### Work order
In the message about genparse and wc, explain why wc -l did not work and where the fault lay.

### Exercise passage
Again I released a new version of genparse (0.6.7) which now allows to include
string macros into the usage() function. So genparse is now able to use the 
PACKAGE_BUGREPORT macro.

  Did you ensure that wc still passes make check?
 
 I did this now - and I found a bug: wc -l doesn't work because I didn't assign
 the print_lines variable. That's not a bug in genparse but in my hand written
 code in wc.c. But after fixing this make check still fails because the usage()
 function doesn't print a proper PACKAGE_BUGREPORT as you also found.

I 'm attaching an updated patch which passes make check. You need genpare 
version
0.6.7 in your path in order to compile coreutils after you applied the patch.

  Make sure valgrind wc ... shows no leaks, too.
  In particular, test that with the --files0-from=F option.

valgrind wc --files0-from=F tells me something about 3 not-freed blocks.
But it gives exactly the same message if I'm executing valgrind wc 
--files0-from=F
from a coreutils build from the original sources of version 6.9. Is there a 
known memory leak with the --files0-from=F option of wc?

### The data
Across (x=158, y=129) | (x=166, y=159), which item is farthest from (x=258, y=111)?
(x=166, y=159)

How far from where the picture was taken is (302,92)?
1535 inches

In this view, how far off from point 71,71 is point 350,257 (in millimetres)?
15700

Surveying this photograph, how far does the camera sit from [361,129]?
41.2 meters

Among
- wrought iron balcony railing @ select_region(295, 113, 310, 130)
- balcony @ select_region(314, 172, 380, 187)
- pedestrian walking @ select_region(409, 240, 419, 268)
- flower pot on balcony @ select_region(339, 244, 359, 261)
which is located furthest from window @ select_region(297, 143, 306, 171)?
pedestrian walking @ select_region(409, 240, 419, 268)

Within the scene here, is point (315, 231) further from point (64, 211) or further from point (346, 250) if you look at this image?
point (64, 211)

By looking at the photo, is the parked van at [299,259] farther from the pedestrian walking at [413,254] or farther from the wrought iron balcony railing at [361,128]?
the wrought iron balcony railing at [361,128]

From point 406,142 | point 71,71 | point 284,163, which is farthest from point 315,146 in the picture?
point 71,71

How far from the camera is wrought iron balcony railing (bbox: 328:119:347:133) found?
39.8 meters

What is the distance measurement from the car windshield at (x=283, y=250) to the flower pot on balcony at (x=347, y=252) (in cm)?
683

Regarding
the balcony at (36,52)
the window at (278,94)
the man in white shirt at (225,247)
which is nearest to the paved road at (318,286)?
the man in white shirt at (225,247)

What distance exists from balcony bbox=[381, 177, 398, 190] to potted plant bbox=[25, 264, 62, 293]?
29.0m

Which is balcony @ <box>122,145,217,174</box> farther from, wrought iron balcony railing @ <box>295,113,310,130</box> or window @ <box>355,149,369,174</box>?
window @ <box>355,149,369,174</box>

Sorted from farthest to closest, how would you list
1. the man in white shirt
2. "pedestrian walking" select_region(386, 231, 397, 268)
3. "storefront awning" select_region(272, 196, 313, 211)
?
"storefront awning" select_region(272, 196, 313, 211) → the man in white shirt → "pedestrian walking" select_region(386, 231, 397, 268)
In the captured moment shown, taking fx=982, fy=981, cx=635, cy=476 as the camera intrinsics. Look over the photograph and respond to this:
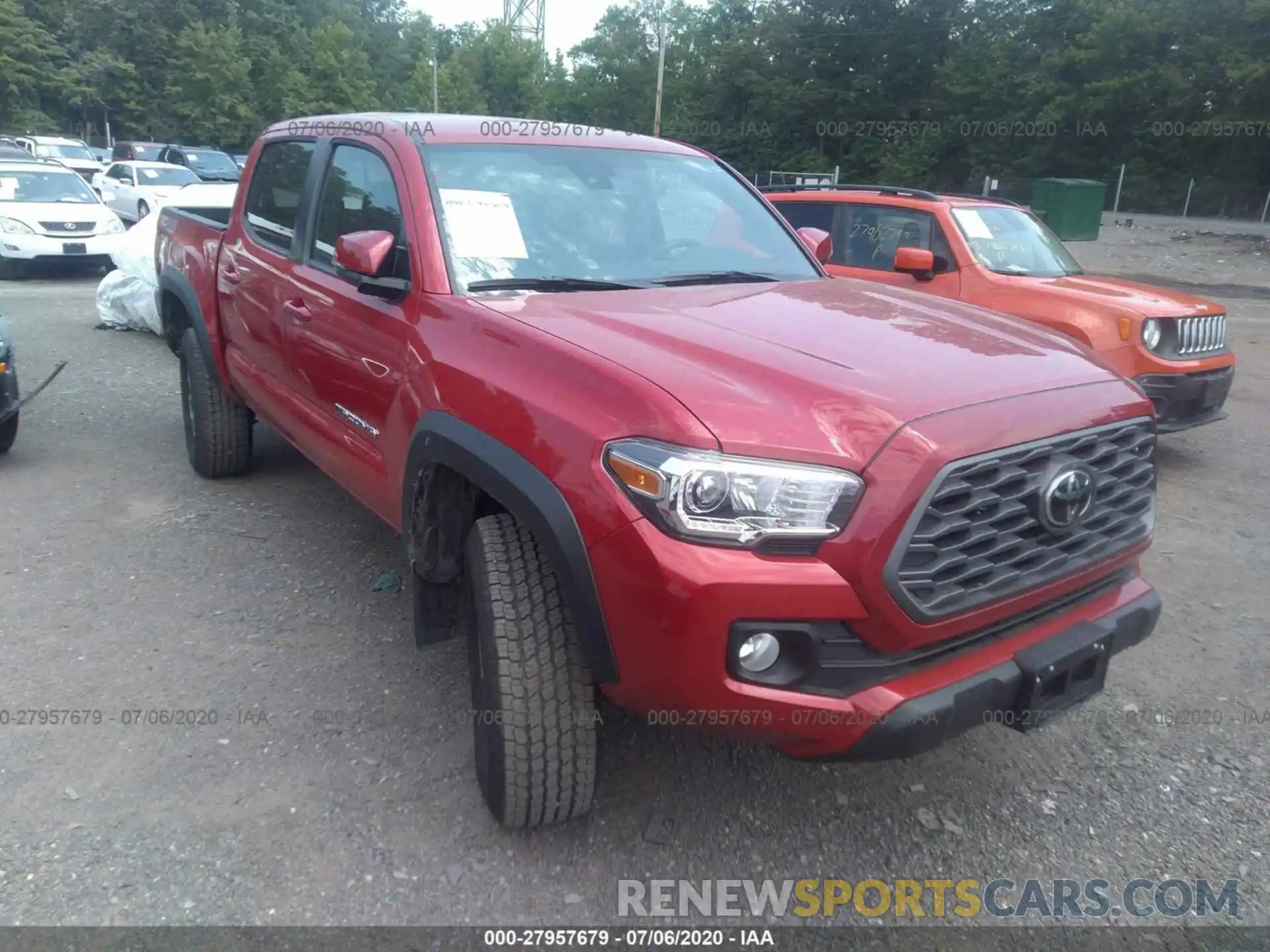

### Result below
wc -l did not work because the print_lines variable was never assigned. The fault was in the hand-written code in wc.c, not in genparse.